*Data extracted from a collection:*
*-*-*

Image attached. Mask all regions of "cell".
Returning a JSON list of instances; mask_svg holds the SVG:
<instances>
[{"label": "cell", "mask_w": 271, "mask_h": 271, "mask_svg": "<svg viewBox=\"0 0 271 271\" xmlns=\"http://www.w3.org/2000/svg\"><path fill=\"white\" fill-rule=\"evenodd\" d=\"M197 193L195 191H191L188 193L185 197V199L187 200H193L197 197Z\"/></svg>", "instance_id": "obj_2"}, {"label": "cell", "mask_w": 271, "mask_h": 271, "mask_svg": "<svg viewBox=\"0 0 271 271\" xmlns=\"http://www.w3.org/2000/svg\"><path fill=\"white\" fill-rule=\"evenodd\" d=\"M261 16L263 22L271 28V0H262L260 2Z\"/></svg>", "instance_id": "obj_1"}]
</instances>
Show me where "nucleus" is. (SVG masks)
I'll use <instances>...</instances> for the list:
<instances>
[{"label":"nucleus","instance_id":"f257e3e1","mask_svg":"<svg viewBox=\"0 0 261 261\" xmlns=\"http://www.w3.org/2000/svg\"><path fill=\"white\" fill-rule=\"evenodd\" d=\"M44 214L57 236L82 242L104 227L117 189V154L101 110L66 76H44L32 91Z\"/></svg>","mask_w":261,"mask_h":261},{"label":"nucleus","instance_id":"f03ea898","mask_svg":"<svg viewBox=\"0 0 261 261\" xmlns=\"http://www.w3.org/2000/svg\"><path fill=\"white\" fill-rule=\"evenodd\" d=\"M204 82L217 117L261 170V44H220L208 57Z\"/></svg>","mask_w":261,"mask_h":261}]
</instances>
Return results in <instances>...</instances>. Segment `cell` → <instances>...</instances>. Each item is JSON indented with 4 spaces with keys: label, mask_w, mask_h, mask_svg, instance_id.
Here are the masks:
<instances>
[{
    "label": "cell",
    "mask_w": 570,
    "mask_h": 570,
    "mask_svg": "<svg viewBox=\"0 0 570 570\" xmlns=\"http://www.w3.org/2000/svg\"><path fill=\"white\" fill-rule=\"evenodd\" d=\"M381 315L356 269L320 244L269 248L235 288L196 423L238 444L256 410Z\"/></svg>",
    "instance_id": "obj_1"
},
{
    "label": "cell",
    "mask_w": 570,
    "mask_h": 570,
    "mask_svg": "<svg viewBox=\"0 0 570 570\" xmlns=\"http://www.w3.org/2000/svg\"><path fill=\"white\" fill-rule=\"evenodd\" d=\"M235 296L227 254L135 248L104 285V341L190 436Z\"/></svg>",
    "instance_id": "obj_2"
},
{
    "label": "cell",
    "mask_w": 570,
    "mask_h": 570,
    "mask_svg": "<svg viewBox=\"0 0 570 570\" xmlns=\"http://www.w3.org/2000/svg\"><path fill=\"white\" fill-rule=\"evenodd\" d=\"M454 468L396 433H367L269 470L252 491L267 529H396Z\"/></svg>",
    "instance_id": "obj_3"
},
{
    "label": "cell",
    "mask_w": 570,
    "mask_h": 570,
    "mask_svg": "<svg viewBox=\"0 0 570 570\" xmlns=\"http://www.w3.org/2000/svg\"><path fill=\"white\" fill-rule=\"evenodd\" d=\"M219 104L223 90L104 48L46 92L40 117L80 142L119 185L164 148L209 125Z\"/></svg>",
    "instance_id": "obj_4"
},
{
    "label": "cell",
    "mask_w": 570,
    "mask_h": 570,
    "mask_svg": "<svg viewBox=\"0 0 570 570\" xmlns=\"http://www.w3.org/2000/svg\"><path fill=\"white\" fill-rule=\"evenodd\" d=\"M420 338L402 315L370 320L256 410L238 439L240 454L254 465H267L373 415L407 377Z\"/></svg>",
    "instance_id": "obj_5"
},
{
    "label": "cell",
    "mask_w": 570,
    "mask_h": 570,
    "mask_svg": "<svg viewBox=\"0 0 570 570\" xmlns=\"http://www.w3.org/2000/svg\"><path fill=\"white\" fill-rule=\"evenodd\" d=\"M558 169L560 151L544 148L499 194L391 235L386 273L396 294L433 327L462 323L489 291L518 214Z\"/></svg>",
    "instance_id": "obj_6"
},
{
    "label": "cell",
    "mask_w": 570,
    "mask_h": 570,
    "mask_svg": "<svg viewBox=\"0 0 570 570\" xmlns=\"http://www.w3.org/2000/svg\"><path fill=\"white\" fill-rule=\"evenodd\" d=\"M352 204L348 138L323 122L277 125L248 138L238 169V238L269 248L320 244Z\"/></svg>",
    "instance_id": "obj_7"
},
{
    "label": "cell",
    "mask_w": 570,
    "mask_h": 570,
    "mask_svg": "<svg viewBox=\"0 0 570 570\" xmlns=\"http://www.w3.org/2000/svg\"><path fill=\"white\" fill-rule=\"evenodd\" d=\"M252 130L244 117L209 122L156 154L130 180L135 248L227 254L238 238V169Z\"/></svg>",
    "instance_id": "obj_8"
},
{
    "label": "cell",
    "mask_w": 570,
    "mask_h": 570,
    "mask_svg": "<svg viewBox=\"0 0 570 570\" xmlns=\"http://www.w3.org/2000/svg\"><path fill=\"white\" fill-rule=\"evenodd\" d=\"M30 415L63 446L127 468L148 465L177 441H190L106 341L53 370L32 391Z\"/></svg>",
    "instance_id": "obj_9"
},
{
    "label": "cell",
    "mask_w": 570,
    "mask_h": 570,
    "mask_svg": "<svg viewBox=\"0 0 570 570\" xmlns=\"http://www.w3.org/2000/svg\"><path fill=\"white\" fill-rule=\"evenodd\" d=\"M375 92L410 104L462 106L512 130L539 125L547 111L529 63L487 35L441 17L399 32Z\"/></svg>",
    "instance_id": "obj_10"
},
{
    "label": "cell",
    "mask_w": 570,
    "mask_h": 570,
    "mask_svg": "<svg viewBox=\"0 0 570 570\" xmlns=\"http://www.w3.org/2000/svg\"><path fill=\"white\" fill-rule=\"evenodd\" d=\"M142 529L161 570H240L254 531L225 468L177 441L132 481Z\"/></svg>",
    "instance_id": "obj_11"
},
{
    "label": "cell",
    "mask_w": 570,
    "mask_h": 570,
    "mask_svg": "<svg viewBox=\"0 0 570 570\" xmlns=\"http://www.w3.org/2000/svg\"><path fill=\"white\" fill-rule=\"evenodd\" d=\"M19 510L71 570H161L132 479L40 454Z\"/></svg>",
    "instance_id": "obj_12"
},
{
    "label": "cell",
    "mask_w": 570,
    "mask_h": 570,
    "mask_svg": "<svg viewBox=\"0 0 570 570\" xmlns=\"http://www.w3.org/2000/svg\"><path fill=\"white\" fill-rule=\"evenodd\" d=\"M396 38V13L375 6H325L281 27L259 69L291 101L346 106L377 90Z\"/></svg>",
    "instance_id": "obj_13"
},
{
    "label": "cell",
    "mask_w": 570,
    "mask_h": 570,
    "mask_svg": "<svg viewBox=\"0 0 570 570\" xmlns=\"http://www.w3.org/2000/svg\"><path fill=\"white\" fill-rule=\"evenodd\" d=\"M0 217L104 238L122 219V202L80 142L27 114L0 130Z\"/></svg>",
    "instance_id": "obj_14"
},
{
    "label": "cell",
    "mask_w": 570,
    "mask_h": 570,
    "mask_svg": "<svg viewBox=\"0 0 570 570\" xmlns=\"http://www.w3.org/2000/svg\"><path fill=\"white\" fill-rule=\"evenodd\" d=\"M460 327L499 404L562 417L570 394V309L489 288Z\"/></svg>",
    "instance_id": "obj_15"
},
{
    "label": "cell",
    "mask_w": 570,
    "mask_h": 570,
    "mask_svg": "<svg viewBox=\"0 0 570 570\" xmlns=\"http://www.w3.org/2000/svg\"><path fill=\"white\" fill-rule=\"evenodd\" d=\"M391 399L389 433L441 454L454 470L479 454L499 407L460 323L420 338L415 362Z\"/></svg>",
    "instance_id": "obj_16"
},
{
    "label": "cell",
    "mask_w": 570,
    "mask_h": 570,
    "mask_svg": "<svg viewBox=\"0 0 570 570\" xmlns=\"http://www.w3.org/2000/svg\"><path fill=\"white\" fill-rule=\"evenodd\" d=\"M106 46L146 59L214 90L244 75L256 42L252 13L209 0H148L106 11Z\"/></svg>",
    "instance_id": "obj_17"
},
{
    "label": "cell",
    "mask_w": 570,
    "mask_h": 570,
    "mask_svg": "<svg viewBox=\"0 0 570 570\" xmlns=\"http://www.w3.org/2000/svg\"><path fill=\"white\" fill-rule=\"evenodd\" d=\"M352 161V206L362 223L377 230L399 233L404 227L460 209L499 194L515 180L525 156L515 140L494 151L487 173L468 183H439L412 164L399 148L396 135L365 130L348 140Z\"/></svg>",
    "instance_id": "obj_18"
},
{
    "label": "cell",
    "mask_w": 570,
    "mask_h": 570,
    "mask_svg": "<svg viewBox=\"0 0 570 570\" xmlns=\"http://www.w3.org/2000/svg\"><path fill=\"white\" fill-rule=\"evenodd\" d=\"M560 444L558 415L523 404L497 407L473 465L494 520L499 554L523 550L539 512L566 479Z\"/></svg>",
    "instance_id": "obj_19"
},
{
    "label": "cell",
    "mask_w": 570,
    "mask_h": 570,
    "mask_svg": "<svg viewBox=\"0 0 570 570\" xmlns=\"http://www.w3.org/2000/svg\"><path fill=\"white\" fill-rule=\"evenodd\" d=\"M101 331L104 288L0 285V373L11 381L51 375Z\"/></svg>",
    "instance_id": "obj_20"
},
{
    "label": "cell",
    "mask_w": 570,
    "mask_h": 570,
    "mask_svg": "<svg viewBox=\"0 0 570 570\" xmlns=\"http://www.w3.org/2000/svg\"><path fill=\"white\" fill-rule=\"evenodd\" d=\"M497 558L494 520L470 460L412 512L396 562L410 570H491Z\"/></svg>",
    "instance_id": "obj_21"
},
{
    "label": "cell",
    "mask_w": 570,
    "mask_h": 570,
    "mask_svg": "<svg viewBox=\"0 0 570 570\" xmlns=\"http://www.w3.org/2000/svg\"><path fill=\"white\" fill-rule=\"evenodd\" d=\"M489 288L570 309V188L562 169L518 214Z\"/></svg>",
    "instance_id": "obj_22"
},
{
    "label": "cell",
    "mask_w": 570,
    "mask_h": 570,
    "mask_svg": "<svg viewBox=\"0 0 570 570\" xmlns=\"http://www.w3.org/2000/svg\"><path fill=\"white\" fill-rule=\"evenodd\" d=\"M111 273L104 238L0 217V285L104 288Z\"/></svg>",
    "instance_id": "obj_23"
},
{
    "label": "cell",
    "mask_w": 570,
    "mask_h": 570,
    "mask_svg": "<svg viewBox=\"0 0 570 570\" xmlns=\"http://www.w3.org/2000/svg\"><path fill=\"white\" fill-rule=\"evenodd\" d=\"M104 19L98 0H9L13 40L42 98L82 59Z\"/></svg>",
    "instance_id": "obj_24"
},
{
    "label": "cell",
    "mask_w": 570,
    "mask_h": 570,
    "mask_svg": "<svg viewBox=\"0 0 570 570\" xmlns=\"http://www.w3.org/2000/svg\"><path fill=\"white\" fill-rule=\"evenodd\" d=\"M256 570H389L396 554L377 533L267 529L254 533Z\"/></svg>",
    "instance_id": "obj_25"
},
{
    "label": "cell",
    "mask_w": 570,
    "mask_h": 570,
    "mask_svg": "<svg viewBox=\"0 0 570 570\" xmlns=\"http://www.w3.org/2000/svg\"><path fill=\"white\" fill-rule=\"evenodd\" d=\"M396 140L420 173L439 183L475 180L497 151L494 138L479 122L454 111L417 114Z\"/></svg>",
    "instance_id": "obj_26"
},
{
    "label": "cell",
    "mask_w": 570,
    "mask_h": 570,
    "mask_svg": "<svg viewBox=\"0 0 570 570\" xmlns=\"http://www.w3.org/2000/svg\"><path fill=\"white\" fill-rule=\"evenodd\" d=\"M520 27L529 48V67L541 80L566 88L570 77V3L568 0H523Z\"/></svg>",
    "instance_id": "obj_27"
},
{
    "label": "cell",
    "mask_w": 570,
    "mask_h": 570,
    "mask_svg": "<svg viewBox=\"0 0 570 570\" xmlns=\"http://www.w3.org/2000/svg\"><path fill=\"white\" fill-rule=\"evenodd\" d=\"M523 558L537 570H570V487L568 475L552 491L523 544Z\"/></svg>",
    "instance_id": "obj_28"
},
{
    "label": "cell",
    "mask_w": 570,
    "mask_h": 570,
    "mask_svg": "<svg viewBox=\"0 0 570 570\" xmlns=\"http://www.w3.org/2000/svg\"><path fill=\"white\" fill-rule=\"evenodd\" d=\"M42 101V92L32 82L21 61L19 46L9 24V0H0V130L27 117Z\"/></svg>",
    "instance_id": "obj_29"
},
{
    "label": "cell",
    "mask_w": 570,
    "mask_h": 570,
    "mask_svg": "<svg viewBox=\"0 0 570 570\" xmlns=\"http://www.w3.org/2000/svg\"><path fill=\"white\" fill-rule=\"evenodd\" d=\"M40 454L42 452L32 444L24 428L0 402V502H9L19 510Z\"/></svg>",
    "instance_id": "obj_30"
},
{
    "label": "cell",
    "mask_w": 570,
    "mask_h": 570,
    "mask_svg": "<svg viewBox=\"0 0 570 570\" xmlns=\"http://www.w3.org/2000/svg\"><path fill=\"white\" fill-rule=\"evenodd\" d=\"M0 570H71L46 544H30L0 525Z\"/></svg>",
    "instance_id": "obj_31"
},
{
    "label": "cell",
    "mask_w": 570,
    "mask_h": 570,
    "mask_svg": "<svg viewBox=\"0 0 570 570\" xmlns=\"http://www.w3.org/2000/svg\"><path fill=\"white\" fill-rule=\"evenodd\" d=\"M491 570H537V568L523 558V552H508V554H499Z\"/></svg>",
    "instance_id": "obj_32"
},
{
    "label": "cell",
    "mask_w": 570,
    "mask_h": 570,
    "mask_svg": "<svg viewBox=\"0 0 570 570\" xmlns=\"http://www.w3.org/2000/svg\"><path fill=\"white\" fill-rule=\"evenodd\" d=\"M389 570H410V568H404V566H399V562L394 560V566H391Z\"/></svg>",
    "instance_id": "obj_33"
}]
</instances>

*-*-*

*WHAT THIS TASK INVOLVES:*
Can you copy the rows from the first line through the line containing "468L396 433H367L269 470L252", including that line, without changing anything?

*CORRECT RESPONSE:*
Image attached. Mask all regions of "cell".
Returning a JSON list of instances; mask_svg holds the SVG:
<instances>
[{"label": "cell", "mask_w": 271, "mask_h": 271, "mask_svg": "<svg viewBox=\"0 0 271 271\" xmlns=\"http://www.w3.org/2000/svg\"><path fill=\"white\" fill-rule=\"evenodd\" d=\"M197 193L195 191H191L188 193L185 197V199L187 200H193L197 197Z\"/></svg>", "instance_id": "obj_2"}, {"label": "cell", "mask_w": 271, "mask_h": 271, "mask_svg": "<svg viewBox=\"0 0 271 271\" xmlns=\"http://www.w3.org/2000/svg\"><path fill=\"white\" fill-rule=\"evenodd\" d=\"M261 16L263 22L271 28V0H262L260 2Z\"/></svg>", "instance_id": "obj_1"}]
</instances>
Show me where "nucleus" is. (SVG masks)
I'll use <instances>...</instances> for the list:
<instances>
[{"label":"nucleus","instance_id":"f257e3e1","mask_svg":"<svg viewBox=\"0 0 261 261\" xmlns=\"http://www.w3.org/2000/svg\"><path fill=\"white\" fill-rule=\"evenodd\" d=\"M44 214L57 236L82 242L104 227L117 189V154L101 110L66 76H44L32 91Z\"/></svg>","mask_w":261,"mask_h":261},{"label":"nucleus","instance_id":"f03ea898","mask_svg":"<svg viewBox=\"0 0 261 261\" xmlns=\"http://www.w3.org/2000/svg\"><path fill=\"white\" fill-rule=\"evenodd\" d=\"M204 82L217 117L261 170V44H220L208 57Z\"/></svg>","mask_w":261,"mask_h":261}]
</instances>
Return results in <instances>...</instances>. Segment `cell` → <instances>...</instances>. Each item is JSON indented with 4 spaces with keys: label, mask_w, mask_h, mask_svg, instance_id.
Here are the masks:
<instances>
[{
    "label": "cell",
    "mask_w": 570,
    "mask_h": 570,
    "mask_svg": "<svg viewBox=\"0 0 570 570\" xmlns=\"http://www.w3.org/2000/svg\"><path fill=\"white\" fill-rule=\"evenodd\" d=\"M381 315L356 269L320 244L269 248L235 288L196 423L238 444L256 410Z\"/></svg>",
    "instance_id": "obj_1"
},
{
    "label": "cell",
    "mask_w": 570,
    "mask_h": 570,
    "mask_svg": "<svg viewBox=\"0 0 570 570\" xmlns=\"http://www.w3.org/2000/svg\"><path fill=\"white\" fill-rule=\"evenodd\" d=\"M235 296L227 254L135 248L104 285V341L190 436Z\"/></svg>",
    "instance_id": "obj_2"
},
{
    "label": "cell",
    "mask_w": 570,
    "mask_h": 570,
    "mask_svg": "<svg viewBox=\"0 0 570 570\" xmlns=\"http://www.w3.org/2000/svg\"><path fill=\"white\" fill-rule=\"evenodd\" d=\"M454 468L396 433H367L269 470L252 491L267 529H396Z\"/></svg>",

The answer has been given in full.